▶ [Task goal]: Update the lines starting at the one containing "Is pixel 1069" and running through the final line, inclusive, by replacing "vertical stem" with "upright stalk" and leaving everything else unchanged.

Extracted data entries:
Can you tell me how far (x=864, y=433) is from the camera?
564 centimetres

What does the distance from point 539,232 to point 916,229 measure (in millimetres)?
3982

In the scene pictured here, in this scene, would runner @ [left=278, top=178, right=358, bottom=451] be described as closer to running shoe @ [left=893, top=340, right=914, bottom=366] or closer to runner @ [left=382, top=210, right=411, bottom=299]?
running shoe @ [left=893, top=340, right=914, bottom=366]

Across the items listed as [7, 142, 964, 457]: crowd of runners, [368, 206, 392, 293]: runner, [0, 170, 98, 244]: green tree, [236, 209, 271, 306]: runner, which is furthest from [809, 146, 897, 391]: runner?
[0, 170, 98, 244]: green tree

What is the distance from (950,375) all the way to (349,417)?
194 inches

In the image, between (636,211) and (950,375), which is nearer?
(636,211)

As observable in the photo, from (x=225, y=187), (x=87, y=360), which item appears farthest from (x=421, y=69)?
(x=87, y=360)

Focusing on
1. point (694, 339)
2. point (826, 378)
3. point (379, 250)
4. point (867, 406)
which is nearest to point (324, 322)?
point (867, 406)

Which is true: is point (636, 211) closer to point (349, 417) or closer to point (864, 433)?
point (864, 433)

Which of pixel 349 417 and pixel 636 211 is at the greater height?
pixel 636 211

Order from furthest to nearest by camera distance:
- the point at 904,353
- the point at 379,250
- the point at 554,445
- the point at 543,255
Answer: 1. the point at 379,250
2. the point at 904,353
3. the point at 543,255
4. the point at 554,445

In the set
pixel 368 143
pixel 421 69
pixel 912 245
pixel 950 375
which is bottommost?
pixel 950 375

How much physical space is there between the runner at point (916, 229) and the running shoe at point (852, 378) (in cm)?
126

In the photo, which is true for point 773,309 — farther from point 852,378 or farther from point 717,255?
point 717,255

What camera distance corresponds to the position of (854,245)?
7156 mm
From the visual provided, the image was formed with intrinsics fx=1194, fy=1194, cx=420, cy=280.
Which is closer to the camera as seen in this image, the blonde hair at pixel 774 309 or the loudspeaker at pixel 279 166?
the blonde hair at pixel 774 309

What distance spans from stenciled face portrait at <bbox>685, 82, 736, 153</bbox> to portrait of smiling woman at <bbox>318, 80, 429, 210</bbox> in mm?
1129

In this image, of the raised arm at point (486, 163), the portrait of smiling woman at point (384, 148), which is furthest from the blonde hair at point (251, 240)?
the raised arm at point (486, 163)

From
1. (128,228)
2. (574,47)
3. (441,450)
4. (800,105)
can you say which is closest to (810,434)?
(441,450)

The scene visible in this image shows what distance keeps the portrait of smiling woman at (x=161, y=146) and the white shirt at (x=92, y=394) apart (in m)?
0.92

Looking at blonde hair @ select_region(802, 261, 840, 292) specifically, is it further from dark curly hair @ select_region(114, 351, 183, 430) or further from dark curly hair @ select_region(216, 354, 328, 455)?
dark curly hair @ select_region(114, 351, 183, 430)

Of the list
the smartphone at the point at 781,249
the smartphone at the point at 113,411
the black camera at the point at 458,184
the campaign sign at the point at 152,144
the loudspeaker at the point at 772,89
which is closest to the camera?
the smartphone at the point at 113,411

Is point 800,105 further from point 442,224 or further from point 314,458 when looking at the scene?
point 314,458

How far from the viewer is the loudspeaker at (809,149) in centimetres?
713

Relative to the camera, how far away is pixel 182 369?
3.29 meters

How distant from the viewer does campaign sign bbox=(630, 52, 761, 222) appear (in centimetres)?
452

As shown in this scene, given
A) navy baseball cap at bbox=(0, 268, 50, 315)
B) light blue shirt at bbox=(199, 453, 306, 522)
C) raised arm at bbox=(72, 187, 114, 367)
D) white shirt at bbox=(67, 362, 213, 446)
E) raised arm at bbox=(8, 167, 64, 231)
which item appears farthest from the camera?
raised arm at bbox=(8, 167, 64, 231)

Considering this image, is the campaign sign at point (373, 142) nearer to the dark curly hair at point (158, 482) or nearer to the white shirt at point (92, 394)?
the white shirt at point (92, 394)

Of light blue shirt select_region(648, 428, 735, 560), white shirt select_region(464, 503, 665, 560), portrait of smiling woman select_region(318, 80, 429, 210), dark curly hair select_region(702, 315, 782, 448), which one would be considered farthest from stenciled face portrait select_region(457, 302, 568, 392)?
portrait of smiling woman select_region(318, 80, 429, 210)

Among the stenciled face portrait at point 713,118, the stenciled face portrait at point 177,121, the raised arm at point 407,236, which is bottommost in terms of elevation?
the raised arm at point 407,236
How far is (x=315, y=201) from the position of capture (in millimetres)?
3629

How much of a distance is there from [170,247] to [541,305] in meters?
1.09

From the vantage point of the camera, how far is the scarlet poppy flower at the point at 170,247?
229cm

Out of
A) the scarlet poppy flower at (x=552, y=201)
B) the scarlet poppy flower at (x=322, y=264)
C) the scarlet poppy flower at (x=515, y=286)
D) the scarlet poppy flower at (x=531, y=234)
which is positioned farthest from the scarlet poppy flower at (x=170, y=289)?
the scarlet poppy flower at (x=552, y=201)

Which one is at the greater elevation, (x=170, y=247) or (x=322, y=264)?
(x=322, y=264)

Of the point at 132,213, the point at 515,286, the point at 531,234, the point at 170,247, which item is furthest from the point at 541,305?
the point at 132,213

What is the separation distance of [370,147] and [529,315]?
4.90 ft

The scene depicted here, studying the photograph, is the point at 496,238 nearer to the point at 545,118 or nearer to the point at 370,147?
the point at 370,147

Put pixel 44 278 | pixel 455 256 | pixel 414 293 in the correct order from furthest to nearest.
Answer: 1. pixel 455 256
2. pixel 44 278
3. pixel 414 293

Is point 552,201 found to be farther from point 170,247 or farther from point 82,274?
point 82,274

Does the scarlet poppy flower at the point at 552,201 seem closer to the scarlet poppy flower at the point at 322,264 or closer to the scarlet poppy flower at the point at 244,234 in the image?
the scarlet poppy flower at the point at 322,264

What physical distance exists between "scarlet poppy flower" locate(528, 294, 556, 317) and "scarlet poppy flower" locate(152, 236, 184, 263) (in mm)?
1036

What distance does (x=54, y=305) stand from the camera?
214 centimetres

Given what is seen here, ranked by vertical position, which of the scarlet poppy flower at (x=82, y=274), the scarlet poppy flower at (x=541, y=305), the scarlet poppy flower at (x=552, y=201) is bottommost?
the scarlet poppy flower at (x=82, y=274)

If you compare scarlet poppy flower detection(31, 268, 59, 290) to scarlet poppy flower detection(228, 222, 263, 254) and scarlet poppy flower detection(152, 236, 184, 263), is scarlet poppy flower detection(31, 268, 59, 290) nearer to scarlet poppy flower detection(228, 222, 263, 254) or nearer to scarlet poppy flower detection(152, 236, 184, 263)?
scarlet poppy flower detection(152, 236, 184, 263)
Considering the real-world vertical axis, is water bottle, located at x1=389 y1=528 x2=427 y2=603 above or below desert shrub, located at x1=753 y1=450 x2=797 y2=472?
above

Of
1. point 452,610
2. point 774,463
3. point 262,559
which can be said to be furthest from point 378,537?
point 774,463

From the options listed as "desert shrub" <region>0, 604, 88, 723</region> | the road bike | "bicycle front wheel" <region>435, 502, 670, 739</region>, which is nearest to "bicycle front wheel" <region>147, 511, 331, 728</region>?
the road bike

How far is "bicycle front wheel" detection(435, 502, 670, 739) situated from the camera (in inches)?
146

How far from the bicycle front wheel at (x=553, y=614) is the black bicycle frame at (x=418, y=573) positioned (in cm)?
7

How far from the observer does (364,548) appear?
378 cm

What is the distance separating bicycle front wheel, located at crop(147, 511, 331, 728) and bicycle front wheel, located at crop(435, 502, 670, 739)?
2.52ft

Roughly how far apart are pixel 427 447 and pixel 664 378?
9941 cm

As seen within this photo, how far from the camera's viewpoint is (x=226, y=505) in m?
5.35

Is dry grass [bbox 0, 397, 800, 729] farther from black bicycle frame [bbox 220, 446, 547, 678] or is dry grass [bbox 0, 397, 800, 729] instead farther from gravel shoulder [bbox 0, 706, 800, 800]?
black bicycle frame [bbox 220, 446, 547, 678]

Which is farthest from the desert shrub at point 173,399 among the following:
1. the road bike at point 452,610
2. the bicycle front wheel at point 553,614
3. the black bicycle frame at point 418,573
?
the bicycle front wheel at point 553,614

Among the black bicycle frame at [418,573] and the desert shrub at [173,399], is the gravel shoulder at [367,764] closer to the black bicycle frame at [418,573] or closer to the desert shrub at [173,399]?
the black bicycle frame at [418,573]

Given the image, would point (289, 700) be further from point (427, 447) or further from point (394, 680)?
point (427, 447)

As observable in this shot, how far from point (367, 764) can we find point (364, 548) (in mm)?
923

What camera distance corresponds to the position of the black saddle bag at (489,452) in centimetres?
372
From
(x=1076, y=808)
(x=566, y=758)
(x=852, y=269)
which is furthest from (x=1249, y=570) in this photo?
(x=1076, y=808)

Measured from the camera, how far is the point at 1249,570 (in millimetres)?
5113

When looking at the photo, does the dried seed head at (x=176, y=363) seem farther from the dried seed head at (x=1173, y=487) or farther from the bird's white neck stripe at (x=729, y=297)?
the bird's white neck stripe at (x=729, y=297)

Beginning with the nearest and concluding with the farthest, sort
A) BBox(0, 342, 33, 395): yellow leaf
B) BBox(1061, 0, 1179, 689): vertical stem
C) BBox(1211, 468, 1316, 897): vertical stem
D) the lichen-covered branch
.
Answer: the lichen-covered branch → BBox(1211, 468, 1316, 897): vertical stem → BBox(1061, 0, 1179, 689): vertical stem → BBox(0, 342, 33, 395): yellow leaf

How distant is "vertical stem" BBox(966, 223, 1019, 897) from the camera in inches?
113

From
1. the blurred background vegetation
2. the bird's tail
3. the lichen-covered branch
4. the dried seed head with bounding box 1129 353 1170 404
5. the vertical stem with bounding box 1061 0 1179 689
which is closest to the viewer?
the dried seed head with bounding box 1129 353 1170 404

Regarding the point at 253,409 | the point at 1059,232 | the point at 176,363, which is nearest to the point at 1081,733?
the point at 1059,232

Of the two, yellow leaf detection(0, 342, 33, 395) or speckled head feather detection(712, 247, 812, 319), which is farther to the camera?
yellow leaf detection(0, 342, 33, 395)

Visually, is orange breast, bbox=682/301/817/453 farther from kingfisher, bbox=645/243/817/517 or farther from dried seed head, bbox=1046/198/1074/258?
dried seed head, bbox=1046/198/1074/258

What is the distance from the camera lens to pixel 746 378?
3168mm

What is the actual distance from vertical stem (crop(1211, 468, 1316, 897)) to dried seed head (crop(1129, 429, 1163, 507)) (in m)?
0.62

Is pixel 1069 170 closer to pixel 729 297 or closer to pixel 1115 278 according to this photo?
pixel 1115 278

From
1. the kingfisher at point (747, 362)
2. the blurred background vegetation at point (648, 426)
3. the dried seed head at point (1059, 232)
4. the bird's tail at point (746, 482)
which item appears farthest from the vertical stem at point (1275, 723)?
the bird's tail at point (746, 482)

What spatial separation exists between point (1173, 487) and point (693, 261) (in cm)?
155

▶ [Task solution]:
Is pixel 1069 170 closer to pixel 729 297 or closer to pixel 1115 278 according to this photo?
pixel 1115 278

From
1. the kingfisher at point (747, 362)
2. the blurred background vegetation at point (648, 426)
3. the dried seed head at point (1059, 232)
4. the bird's tail at point (746, 482)
which item appears farthest from the upright stalk at point (1275, 723)?
the bird's tail at point (746, 482)

What spatial separation exists between point (1173, 487) and point (693, 261) (in cm)?
155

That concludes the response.